— BEGIN Records to process —

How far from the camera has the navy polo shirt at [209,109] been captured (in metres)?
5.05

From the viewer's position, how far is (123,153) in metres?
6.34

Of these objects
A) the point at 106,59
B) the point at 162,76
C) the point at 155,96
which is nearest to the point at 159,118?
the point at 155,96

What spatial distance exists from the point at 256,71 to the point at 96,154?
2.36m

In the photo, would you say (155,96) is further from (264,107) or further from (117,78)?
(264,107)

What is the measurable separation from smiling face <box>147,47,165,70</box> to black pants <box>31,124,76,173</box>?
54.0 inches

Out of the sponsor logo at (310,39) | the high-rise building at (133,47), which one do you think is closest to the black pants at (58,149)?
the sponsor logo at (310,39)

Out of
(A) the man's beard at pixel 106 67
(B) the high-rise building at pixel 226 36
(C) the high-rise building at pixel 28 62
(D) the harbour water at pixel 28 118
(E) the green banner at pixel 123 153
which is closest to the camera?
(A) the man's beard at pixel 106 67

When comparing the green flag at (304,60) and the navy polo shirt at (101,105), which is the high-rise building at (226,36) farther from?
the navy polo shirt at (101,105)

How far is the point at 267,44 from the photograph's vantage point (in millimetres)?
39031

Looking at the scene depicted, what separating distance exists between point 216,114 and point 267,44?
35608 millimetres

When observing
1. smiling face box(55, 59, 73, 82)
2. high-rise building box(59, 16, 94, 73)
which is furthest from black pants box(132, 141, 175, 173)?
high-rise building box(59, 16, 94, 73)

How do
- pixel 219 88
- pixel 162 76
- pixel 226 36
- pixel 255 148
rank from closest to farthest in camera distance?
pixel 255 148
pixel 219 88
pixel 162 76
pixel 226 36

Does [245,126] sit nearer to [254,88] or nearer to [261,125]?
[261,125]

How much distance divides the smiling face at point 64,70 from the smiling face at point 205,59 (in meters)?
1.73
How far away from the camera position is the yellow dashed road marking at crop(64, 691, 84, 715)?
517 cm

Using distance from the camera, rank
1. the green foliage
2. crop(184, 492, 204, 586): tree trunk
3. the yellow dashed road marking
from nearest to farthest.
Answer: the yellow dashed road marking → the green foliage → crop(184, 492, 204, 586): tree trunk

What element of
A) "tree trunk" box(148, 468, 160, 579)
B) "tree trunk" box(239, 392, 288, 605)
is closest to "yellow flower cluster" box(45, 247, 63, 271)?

— END Records to process —

[Your goal]:
Write the whole listing out again. Keep every line exactly as it is.

[Expected answer]:
How far from the camera has the navy polo shirt at [209,109] been captured (in metres)?
5.05

From the viewer's position, how far is (123,153) in metres?
6.34

Of these objects
A) the point at 106,59
B) the point at 162,76
C) the point at 155,96
which is nearest to the point at 159,118?
the point at 155,96

What spatial distance exists from the point at 256,71 to the point at 96,154?
2.36m

In the photo, would you say (155,96) is further from (264,107) or further from (117,78)?
(264,107)

What is the measurable separation from smiling face <box>147,47,165,70</box> to black pants <box>31,124,76,173</box>?
54.0 inches

Out of the sponsor logo at (310,39) | the high-rise building at (133,47), which one do you think is closest to the black pants at (58,149)?
the sponsor logo at (310,39)

Out of
(A) the man's beard at pixel 106 67
(B) the high-rise building at pixel 226 36
(C) the high-rise building at pixel 28 62
(D) the harbour water at pixel 28 118
(E) the green banner at pixel 123 153
which is closest to the camera?
(A) the man's beard at pixel 106 67

When comparing the green flag at (304,60) and the navy polo shirt at (101,105), which is the high-rise building at (226,36) farther from?
the navy polo shirt at (101,105)

How far is the point at 267,44 from the photograph's vantage point (in millimetres)?
39031

Looking at the scene depicted, what separating distance exists between point 216,114 and point 267,44?
35608 millimetres

When observing
1. smiling face box(55, 59, 73, 82)
2. high-rise building box(59, 16, 94, 73)
which is furthest from black pants box(132, 141, 175, 173)?
high-rise building box(59, 16, 94, 73)

How do
- pixel 219 88
- pixel 162 76
- pixel 226 36
- pixel 255 148
rank from closest to farthest in camera distance?
pixel 255 148
pixel 219 88
pixel 162 76
pixel 226 36

Does [245,126] sit nearer to [254,88] or nearer to [261,125]?
[261,125]

How much distance divides the smiling face at point 64,70 from the smiling face at point 205,59 (in meters)?
1.73
How far away from the camera position is the yellow dashed road marking at crop(64, 691, 84, 715)?
517 cm

Using distance from the camera, rank
1. the green foliage
2. crop(184, 492, 204, 586): tree trunk
3. the yellow dashed road marking
from nearest to farthest.
Answer: the yellow dashed road marking → the green foliage → crop(184, 492, 204, 586): tree trunk

What element of
A) "tree trunk" box(148, 468, 160, 579)
B) "tree trunk" box(239, 392, 288, 605)
is closest to "yellow flower cluster" box(45, 247, 63, 271)?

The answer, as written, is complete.